Fue creada para ser utilizada exclusivamente cuando la matriarca, la jefa del clan o la señorita Elizabeth decidieran honrarnos con su presencia.

Cuando estaban a punto de entrar en la sala, Erin frunció el ceño al ver que se les acercaba una persona no bienvenida.

Era el anciano que habló primero en nombre de Edgar en la sala de detección y, al mismo tiempo, el que empezó a perseguir el poder político cuando su madre acabó postrada en cama…

Ernest Revy.

El anciano se detuvo a un par de metros de ellas.

Inclinó ligeramente la cabeza antes de decir:
—Saludos, matriarca.

Espero que pueda concederme un par de minutos de su tiempo.

Erin negó con la cabeza.

—Dime tu objetivo y decidiré si te escucho o no —respondió.

Ernest sintió que le subía la presión arterial, pero se calmó y siguió esbozando una sonrisa.

—Me gustaría que la matriarca permitiera que Edgar cumpliera su encarcelamiento en una casa en lugar de en una celda.

Ya no es un Archimago…

no, ya no es un mago, así que sus días están contados y me gustaría que al menos los disfrutara antes de que nos deje.

Erin sonrió.

—Ya ha «disfrutado» bastante de sus últimos días.

El castigo no cambiará.

Si me disculpas, estamos a punto de comer, así que no quiero seguir hablando de cosas desagradables.

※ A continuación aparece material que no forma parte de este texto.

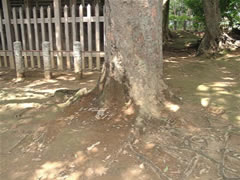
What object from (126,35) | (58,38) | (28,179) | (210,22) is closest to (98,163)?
(28,179)

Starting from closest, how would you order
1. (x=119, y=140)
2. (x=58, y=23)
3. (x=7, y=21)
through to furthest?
(x=119, y=140)
(x=58, y=23)
(x=7, y=21)

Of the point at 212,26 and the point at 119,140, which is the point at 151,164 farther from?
the point at 212,26

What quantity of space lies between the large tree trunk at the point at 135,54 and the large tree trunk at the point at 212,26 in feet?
20.2

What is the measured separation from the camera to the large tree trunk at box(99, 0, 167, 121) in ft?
11.4

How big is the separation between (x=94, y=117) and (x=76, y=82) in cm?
321

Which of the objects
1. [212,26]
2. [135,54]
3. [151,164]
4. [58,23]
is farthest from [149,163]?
[212,26]

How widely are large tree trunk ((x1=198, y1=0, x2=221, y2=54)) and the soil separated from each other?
4.60 m

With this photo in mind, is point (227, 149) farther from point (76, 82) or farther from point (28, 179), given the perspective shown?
point (76, 82)

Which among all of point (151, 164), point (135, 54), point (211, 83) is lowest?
point (151, 164)

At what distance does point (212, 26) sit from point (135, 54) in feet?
21.8

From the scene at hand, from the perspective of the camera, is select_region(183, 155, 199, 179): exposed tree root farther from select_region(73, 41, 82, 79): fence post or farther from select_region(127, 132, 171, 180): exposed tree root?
select_region(73, 41, 82, 79): fence post

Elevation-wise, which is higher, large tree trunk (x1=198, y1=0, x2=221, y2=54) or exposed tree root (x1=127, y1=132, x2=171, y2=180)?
large tree trunk (x1=198, y1=0, x2=221, y2=54)

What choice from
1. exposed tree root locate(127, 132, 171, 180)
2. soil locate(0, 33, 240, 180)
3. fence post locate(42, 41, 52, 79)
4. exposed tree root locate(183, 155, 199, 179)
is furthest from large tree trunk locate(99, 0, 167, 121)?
fence post locate(42, 41, 52, 79)

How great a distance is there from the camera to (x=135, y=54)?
353 centimetres
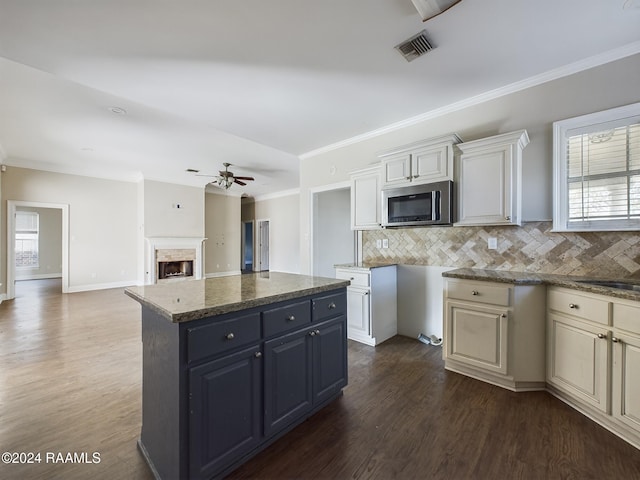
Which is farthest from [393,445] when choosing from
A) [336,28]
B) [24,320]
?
[24,320]

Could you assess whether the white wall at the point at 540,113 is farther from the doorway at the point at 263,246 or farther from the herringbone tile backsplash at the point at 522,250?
the doorway at the point at 263,246

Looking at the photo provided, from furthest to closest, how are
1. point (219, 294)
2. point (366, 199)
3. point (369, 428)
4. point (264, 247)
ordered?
point (264, 247), point (366, 199), point (369, 428), point (219, 294)

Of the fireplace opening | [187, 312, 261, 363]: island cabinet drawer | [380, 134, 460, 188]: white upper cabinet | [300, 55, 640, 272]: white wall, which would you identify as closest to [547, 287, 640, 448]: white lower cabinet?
[300, 55, 640, 272]: white wall

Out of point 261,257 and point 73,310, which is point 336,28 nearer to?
point 73,310

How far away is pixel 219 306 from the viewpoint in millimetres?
1352

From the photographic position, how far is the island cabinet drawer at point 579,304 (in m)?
1.80

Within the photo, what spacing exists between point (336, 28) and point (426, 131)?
175 centimetres

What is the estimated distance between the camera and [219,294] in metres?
1.64

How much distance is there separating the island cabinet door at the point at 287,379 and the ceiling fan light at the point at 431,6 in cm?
215

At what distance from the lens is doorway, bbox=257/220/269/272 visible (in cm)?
1016

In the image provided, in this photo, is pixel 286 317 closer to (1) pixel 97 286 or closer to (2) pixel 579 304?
(2) pixel 579 304

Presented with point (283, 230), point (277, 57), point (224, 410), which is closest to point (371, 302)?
point (224, 410)

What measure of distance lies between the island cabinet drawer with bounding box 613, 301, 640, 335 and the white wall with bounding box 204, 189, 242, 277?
8.81 meters

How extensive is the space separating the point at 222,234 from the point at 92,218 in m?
3.35
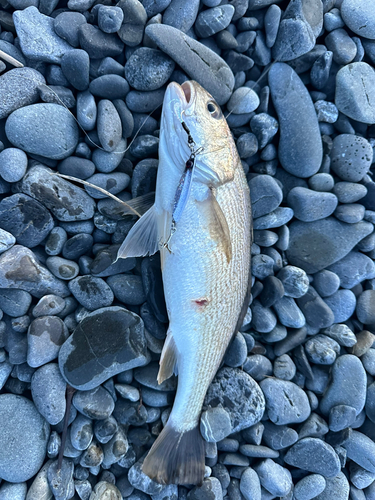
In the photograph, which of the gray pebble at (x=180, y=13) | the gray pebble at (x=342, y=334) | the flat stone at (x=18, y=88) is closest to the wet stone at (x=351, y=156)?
the gray pebble at (x=342, y=334)

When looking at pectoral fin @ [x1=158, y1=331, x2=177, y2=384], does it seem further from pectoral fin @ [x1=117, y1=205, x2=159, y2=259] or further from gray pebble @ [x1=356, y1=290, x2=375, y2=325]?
gray pebble @ [x1=356, y1=290, x2=375, y2=325]

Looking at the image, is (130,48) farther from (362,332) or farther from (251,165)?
(362,332)

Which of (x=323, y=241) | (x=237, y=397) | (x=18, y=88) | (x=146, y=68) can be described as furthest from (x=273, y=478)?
(x=18, y=88)

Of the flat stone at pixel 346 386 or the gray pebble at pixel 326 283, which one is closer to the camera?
the flat stone at pixel 346 386

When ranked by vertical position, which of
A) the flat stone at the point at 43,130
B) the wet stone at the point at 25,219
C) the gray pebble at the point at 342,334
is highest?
the flat stone at the point at 43,130

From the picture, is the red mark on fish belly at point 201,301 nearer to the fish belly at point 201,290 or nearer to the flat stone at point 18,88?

Sin dejar que Ernest dijera nada más, Erin entró en la sala privada, seguida por las otras chicas y, por último, Daimon.

Cuando estaba cerrando la puerta, Daimon notó la expresión furiosa en el rostro del anciano y sonrió.

«Si quieres ser un villano, debes aprender a ser paciente.

Por desgracia, no creo que tengas la oportunidad», pensó antes de cerrarle la puerta en la cara a Ernest.